To evaluate the therapeutic response, an MRI was conducted 82 days after the initial presentation following the third course of therapy. Imaging revealed remnants of the tumor around the medulla oblongata, which were initially classified as stable disease but were later reassessed as progressive disease by reference neuroradiology. Using liquid biopsy as a complementary method to MRI monitoring, we confirmed an increase in tumor burden as shown by the elevated levels of cell free DNA (cfDNA) in the CSF, but also in the ctDNA as measured by the VAF of the SMARCB1 variant (Fig. 1c, d). Given that the patient did not display an infection at this time, we assumed that this increase reflected submicroscopic tumor burden.
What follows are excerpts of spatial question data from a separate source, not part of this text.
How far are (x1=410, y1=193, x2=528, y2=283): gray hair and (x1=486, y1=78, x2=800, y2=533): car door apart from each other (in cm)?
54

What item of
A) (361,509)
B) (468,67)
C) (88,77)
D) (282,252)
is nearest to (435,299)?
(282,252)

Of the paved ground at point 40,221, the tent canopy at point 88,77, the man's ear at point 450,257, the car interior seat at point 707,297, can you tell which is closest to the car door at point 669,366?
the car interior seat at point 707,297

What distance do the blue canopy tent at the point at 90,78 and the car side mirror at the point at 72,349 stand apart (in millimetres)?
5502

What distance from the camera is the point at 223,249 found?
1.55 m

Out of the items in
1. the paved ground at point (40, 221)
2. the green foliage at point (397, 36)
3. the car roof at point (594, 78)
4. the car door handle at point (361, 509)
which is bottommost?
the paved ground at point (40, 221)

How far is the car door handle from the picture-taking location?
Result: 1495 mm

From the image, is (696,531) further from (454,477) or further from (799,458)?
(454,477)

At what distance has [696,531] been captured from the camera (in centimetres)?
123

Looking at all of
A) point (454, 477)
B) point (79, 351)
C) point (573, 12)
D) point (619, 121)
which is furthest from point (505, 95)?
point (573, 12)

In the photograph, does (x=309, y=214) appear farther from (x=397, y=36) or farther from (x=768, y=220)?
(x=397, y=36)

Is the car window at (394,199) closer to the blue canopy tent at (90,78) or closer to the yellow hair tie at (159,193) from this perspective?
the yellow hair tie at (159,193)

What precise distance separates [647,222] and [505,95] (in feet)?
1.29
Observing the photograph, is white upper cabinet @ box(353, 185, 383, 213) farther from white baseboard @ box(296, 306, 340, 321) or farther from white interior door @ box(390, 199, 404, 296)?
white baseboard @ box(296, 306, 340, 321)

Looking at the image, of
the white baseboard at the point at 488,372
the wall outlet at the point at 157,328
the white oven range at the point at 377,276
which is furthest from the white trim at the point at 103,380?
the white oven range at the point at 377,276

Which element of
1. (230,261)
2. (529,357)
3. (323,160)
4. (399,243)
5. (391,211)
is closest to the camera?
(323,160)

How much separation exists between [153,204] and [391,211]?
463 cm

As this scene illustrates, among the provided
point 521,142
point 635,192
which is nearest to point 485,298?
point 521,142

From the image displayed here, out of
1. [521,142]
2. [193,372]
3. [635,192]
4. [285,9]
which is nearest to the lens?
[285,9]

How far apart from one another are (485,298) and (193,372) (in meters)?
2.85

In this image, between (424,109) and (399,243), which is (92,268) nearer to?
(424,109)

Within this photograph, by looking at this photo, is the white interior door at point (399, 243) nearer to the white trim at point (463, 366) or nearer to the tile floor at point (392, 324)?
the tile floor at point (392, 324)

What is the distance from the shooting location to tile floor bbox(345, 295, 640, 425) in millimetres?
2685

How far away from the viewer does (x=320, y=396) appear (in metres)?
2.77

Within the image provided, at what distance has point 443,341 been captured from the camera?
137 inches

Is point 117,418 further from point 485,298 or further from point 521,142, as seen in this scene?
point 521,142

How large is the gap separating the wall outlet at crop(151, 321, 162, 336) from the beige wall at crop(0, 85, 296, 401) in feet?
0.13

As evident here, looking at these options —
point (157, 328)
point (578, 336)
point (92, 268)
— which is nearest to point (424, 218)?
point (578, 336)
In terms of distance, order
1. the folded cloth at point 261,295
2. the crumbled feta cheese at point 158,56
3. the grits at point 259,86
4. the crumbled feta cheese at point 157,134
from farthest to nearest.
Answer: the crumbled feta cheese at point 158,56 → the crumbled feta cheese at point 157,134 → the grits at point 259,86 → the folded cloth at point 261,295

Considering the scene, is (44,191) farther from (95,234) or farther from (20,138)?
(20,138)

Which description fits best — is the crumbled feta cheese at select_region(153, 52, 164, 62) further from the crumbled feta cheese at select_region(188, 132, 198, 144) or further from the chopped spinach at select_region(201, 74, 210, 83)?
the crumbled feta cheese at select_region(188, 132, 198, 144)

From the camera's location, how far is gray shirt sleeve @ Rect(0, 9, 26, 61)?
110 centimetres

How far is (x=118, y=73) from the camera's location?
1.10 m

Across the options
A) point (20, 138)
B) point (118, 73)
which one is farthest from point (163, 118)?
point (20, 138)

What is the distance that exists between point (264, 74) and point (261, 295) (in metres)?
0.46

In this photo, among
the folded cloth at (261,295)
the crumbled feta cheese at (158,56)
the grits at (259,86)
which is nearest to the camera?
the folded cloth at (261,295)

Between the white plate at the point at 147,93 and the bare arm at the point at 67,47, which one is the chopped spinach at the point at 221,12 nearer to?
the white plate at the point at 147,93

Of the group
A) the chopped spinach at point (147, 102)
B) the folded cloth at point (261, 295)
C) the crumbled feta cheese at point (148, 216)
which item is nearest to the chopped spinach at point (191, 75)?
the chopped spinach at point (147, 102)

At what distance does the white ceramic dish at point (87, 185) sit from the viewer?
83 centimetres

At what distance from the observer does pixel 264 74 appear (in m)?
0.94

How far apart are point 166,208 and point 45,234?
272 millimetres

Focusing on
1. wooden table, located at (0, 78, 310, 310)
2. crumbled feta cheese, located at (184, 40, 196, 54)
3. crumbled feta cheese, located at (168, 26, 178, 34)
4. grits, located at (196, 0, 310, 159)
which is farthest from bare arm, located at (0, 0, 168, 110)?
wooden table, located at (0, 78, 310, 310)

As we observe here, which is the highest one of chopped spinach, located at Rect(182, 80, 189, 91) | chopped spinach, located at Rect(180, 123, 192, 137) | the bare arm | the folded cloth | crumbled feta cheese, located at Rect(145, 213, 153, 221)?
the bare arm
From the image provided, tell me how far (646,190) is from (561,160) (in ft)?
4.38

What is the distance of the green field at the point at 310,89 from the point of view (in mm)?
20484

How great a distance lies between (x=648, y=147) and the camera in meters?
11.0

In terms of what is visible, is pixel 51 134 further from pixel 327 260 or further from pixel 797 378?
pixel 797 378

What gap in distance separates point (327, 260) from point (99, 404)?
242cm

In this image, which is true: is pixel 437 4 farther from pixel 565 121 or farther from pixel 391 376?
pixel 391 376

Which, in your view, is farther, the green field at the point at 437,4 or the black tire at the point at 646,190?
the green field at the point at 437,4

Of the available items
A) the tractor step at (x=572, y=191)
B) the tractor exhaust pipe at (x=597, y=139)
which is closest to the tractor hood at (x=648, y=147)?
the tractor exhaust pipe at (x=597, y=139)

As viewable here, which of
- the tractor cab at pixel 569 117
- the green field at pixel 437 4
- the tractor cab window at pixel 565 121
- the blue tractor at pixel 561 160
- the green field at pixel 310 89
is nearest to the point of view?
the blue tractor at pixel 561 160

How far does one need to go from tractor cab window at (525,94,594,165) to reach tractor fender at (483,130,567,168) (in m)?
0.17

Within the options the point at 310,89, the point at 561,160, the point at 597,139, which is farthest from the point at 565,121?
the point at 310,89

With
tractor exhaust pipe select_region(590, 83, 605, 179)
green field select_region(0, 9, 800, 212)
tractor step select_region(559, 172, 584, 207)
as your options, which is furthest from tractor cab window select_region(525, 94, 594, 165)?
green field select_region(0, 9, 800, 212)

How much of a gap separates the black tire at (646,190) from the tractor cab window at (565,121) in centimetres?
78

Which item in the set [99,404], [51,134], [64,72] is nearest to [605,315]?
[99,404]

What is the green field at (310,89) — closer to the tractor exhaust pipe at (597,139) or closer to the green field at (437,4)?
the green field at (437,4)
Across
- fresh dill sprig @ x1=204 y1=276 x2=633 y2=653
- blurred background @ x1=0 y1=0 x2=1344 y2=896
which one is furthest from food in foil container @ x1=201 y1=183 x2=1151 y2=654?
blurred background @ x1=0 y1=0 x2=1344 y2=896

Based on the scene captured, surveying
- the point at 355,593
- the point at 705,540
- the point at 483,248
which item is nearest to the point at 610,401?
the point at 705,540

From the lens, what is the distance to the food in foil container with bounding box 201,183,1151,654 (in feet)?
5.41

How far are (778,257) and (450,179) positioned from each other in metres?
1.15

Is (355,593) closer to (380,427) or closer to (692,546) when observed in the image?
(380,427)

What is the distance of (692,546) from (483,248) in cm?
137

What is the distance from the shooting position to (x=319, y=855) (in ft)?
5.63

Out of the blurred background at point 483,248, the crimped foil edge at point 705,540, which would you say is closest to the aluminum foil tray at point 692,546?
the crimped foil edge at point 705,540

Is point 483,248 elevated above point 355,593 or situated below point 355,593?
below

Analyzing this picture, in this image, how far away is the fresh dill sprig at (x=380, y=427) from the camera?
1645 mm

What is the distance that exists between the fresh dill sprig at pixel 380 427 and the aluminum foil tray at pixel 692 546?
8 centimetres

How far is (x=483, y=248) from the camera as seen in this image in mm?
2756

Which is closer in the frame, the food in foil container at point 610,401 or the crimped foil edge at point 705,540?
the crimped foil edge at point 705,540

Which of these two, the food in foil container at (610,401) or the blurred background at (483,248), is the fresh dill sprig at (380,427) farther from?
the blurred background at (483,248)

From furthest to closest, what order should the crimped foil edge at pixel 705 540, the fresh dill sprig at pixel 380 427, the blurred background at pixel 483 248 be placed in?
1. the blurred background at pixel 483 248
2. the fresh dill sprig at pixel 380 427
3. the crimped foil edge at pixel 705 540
Based on these findings and the general recommendation to minimize residual tumor via second look surgery, a re-resection of infratentorial tumor parts was performed 3.5 months after first presentation and four courses of chemotherapy, resulting in the removal of the largest tumor mass, with only minimal residues in direct proximity to the medulla oblongata remaining in situ.

The patient subsequently underwent proton beam therapy and received the remaining chemotherapy, which was administered partially concurrently, with close disease monitoring throughout the treatment period. His treatment was completed according to protocol. After approximately nine months, at the end of therapy, an MRI scan revealed stable disease without suspicion of relapse. However, liquid biopsy monitoring at that time showed an increase of the VAF of the SMARCB1 variant (Fig. 1c) while total cfDNA concentration remained low. This increase proved to be an early indicator of disease activity.

Heterozygous missThe hitherto identified SMARCA4 variants in ATRT are exclusively homozygous and inactivating. The SMARCA4 variant described here (p.G1162S) is localized in the helicase C-terminal domain of the protein. To contextualize the variant, we reviewed the mutational data from a large-scale study on medulloblastoma [14] which identified multiple variants within the C-terminal helicase domain, including one tumor harboring the p.G1162S substitution (Fig. 1e). Of note, the same heterozygous SMARCA4 mutation has also been detected in adult T-ALL relapses (Sentis et al. Genome Biology 2020).

Three months later, follow-up imaging revealed metastatic spread, and the patient is currently undergoing treatment for early recurrence of his AT/RT. This was paralleled by an increase both of the total cfDNA but also in the VAF of the SMARCB1 gene alteration.